Received: 2019-03-18. Accepted: 2019-10-04. Published (VoR): 2020-02-28.

Handling Editor: Debra Gray, University of Winchester, Winchester, United Kingdom

*Corresponding author at: Yale Program on Climate Change Communication, Yale University, 205 Prospect St., New Haven, Connecticut, United States of America. E-mail: matthew.goldberg@yale.edu

This is an open access article distributed under the terms of the Creative Commons Attribution License (https://creativecommons.org/licenses/by/4.0), which permits unrestricted use, distribution, and reproduction in any medium, provided the original work is properly cited.

Abstract

In a large-scale replication effort, Klein et al. (2018, https://doi.org/10.1177/2515245918810225) investigate the variation in replicability and effect size across many different samples and settings.

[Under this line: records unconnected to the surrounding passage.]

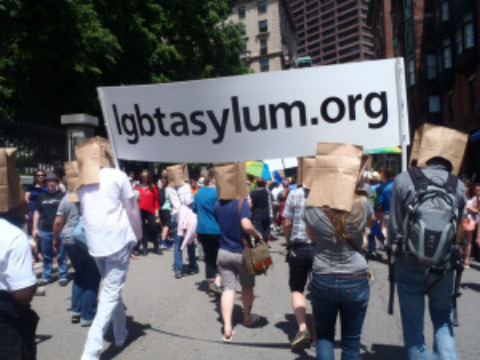 Marchers with bags on their heads remind Bostonians of the traumas faced by asylum seekers and those who remain behind in 76-plus countries with anti-gay laws. The protest was organized by the LGBT Asylum Support Task Force. (Photo courtesy of the O-Blog-Dee blog).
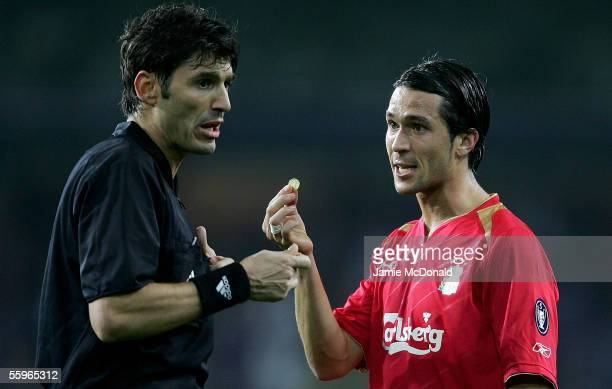 Luis Garcia of Liverpool shows the referee Massimo Busacca a coin that was thrown on to the pitch during the UEFA Champions League group G match...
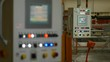 Large Control Device Panel with Buttons in Workshop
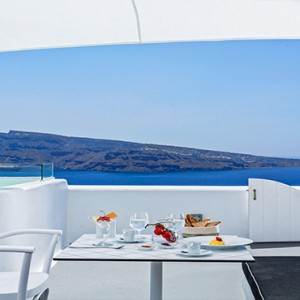 Charisma Suites Santorini - Luxury Greece Honeymoon packages - breakfast with a view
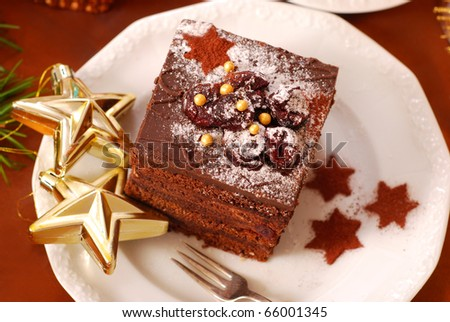 christmas gingerbread cake with chocolate cream and cherry - stock photo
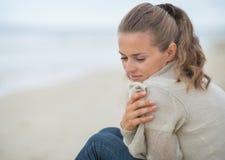 Retrato de la mujer tranquila que se sienta en la playa fría Foto de archivo libre de regalías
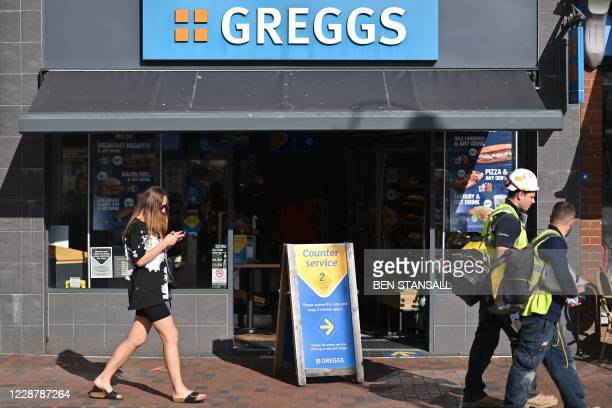 Pedestrians walk past a branch of bakery chain Greggs in the High Sreet of Royal Tunbridge Wells, south west England on September 29, 2020. - High...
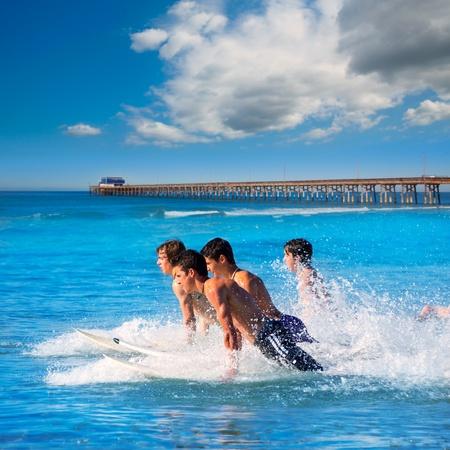 Teenager surfers surfing running jumping on surfboards at Newport pier beach California photo
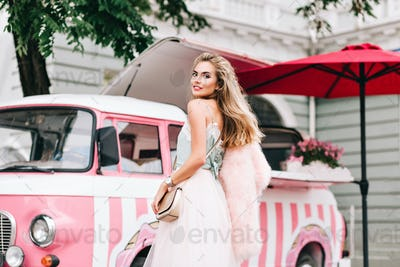 View from back fashion model in tulle skirt on retro coffee car background. She has long blonde hair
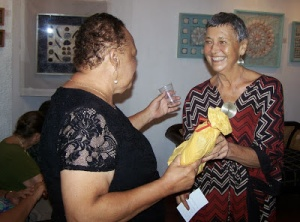 Annabella Proudlock (right) chats with broadcaster Barbara Gloudon at the opening of her own art exhibition in October, 2013.  Her own art work includes delicate collages of shells and found objects, revealing her love of nature. (Photo: Tallawah Magazine)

The authors concluded that, for any given effect being studied, heterogeneity across samples and settings does not explain failures to replicate. In the current commentary, we argue that the heterogeneity observed indeed has implications for replication failures, as well as for statistical power and theory development. We argue that psychological scientific research questions should be contextualized—considering how historical, political, or cultural circumstances might affect study results. We discuss how a perspectivist approach to psychological science is a fruitful way for designing research that aims to explain effect size heterogeneity.

Keywords: heterogeneity, Many Labs 2, replication, perspectivism, context

Consistency of study results is paramount to scientific research. For example, if the effect of an intervention is considered successful in some studies and not others, the generalizability of the treatment effects remains unclear (Higgins, Thompson, Deeks, & Altman, 2003). This is especially important when considering pervasive failures to replicate the results of original studies (Open Science Collaboration, 2015). In the current commentary, we argue that heterogeneity of effects should be embraced and treated as something to be understood. We explain how a perspectivist approach (McGuire, 1989, 2004) to psychological science that places research questions in an appropriate historical, political, or cultural context is a fruitful path forward for understanding heterogeneity of study results.

In a large-scale replication effort, Klein et al. (2018) test, among other things, whether effects using nearly-identical methods and procedures vary by sample and setting. This large team of researchers aimed to replicate 28 effects published in the field of psychology with each effect tested across approximately 60 samples recruited from 36 different countries or territories. One key conclusion of the project was that “variability in observed effect sizes was attributable more to the effect being studied than to the sample or setting in which it was studied” (p. 446). The data clearly show that effect sizes vary strongly depending on the topic of study. However, heterogeneity in effect sizes within the effect being studied seems to be dismissed as inconsequential. For example, the authors note “heterogeneity across samples does not provide much explanatory power for failures to replicate.”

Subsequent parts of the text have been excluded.